*TEXT TO READ:*

From cdfaedd530b5b60171952dc21ad3e2a5a3e6451b Mon Sep 17 00:00:00 2001
From: Thomas Munro <thomas.munro@gmail.com>
Date: Tue, 7 Apr 2020 22:56:27 +1200
Subject: [PATCH v10 2/3] Allow XLogReadRecord() to be non-blocking.

Extend read_local_xlog_page() to support non-blocking modes:

1. Reading as far as the WAL receiver has written so far.
2. Reading all the way to the end, when the end LSN is unknown.

Discussion: https://postgr.es/m/CA%2BhUKGJ4VJN8ttxScUFM8dOKX0BrBiboo5uz1cq%3DAovOddfHpA%40mail.gmail.com
---
 src/backend/access/transam/xlogreader.c |  37 ++++--
 src/backend/access/transam/xlogutils.c  | 149 +++++++++++++++++-------
 src/backend/replication/walsender.c     |   2 +-
 src/include/access/xlogreader.h         |  14 ++-
 src/include/access/xlogutils.h          |  26 +++++
 5 files changed, 173 insertions(+), 55 deletions(-)

diff --git a/src/backend/access/transam/xlogreader.c b/src/backend/access/transam/xlogreader.c
index 67996018da..aad9fc2ce1 100644
--- a/src/backend/access/transam/xlogreader.c
+++ b/src/backend/access/transam/xlogreader.c
@@ -261,6 +261,9 @@ XLogBeginRead(XLogReaderState *state, XLogRecPtr RecPtr)
  * If the reading fails for some other reason, NULL is also returned, and
  * *errormsg is set to a string with details of the failure.
  *
+ * If the read_page callback is one that returns XLOGPAGEREAD_WOULDBLOCK rather
+ * than waiting for WAL to arrive, NULL is also returned in that case.
+ *
  * The returned pointer (or *errormsg) points to an internal buffer that's
  * valid until the next call to XLogReadRecord.

*STATED GOAL 1:*
Echo the patch text starting at "1. Reading as" and ending at "insertions(+), 55 deletions(-)".
*STATED GOAL 2:*
Continue the non-blocking XLogReadRecord() patch from the point where it stops.
None of the records have any bearing on this work.

*DATASET EXTRACT:*
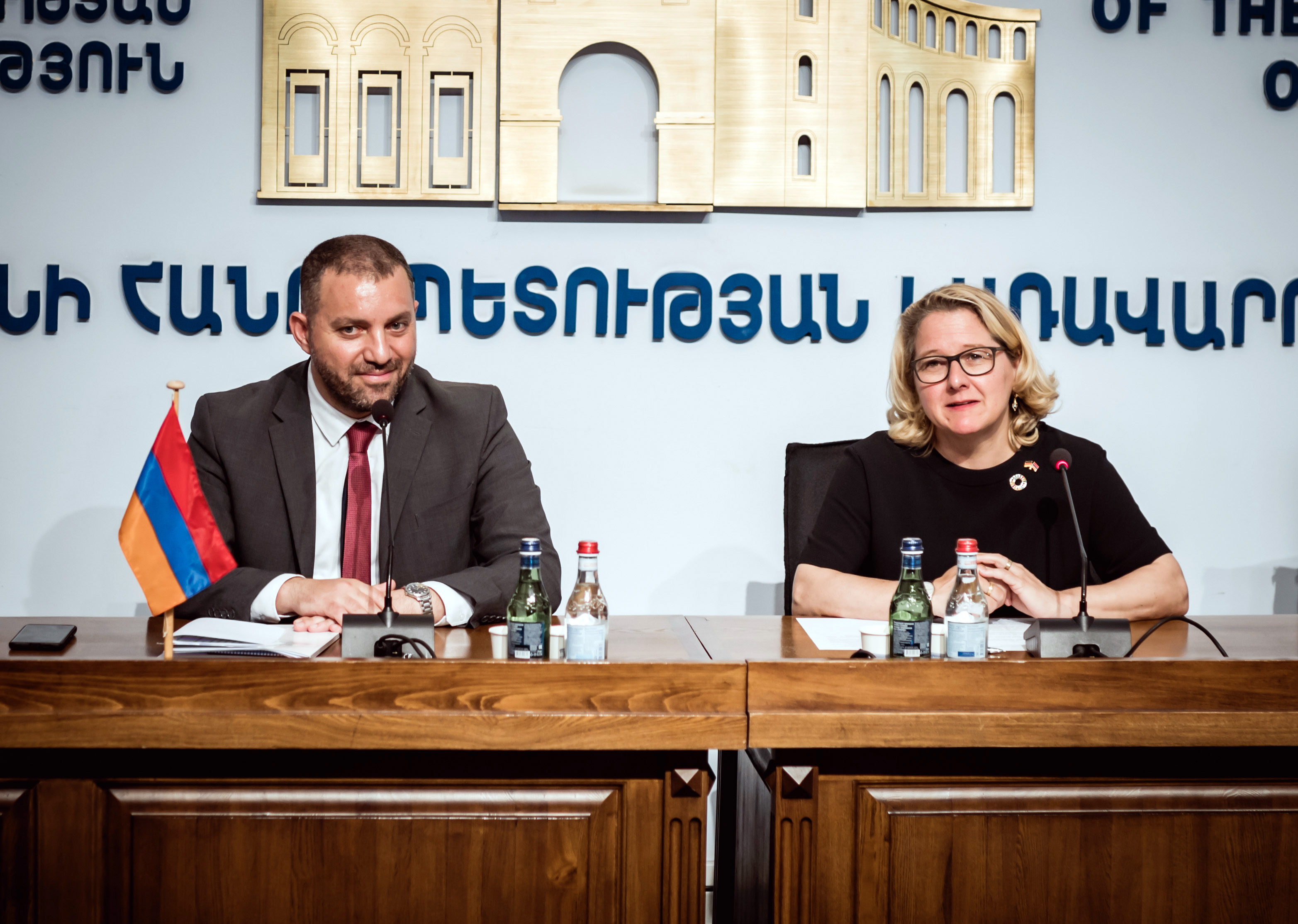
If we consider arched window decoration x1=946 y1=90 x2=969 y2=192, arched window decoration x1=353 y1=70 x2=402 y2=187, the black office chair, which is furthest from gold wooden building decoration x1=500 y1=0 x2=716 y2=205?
the black office chair

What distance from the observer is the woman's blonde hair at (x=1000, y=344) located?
6.96 ft

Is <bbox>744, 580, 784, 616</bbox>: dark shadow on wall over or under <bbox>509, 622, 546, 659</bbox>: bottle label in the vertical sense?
under

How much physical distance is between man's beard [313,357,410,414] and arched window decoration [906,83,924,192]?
5.52ft

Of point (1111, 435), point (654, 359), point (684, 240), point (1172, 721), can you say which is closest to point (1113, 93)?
point (1111, 435)

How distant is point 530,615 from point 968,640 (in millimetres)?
601

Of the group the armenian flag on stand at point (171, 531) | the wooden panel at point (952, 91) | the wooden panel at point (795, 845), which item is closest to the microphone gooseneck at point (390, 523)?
the armenian flag on stand at point (171, 531)

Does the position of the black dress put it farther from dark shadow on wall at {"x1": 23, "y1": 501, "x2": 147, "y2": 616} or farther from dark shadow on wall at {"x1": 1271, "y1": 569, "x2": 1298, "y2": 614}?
dark shadow on wall at {"x1": 23, "y1": 501, "x2": 147, "y2": 616}

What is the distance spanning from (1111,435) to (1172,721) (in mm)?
1908

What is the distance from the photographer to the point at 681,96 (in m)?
2.93

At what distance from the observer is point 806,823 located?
134 centimetres

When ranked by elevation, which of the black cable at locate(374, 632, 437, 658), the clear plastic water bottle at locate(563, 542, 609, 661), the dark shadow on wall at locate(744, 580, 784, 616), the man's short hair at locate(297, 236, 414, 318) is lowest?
the dark shadow on wall at locate(744, 580, 784, 616)

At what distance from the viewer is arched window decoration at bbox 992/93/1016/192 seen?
301cm

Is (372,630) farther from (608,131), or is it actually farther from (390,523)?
(608,131)

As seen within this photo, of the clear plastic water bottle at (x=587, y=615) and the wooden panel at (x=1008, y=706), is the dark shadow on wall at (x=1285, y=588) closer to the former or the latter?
the wooden panel at (x=1008, y=706)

*TASK RESPONSE 1:*
1. Reading as far as the WAL receiver has written so far.
2. Reading all the way to the end, when the end LSN is unknown.

Discussion: https://postgr.es/m/CA%2BhUKGJ4VJN8ttxScUFM8dOKX0BrBiboo5uz1cq%3DAovOddfHpA%40mail.gmail.com
---
 src/backend/access/transam/xlogreader.c |  37 ++++--
 src/backend/access/transam/xlogutils.c  | 149 +++++++++++++++++-------
 src/backend/replication/walsender.c     |   2 +-
 src/include/access/xlogreader.h         |  14 ++-
 src/include/access/xlogutils.h          |  26 +++++
 5 files changed, 173 insertions(+), 55 deletions(-)

*TASK RESPONSE 2:*
  */
@@ -550,10 +553,11 @@ XLogReadRecord(XLogReaderState *state, char **errormsg)
 err:

 	/*
-	 * Invalidate the read state. We might read from a different source after
-	 * failure.
+	 * Invalidate the read state, if this was an error. We might read from a
+	 * different source after failure.
 	 */
-	XLogReaderInvalReadState(state);
+	if (readOff != XLOGPAGEREAD_WOULDBLOCK)
+		XLogReaderInvalReadState(state);

 	if (state->errormsg_buf[0] != '\0')
 		*errormsg = state->errormsg_buf;
@@ -565,8 +569,9 @@ err:
  * Read a single xlog page including at least [pageptr, reqLen] of valid data
  * via the page_read() callback.
  *
- * Returns -1 if the required page cannot be read for some reason; errormsg_buf
- * is set in that case (unless the error occurs in the page_read callback).
+ * Returns XLOGPAGEREAD_ERROR or XLOGPAGEREAD_WOULDBLOCK if the required page
+ * cannot be read for some reason; errormsg_buf is set in the former case
+ * (unless the error occurs in the page_read callback).
  *
  * We fetch the page from a reader-local cache if we know we have the required
  * data and if there hasn't been any error since caching the data.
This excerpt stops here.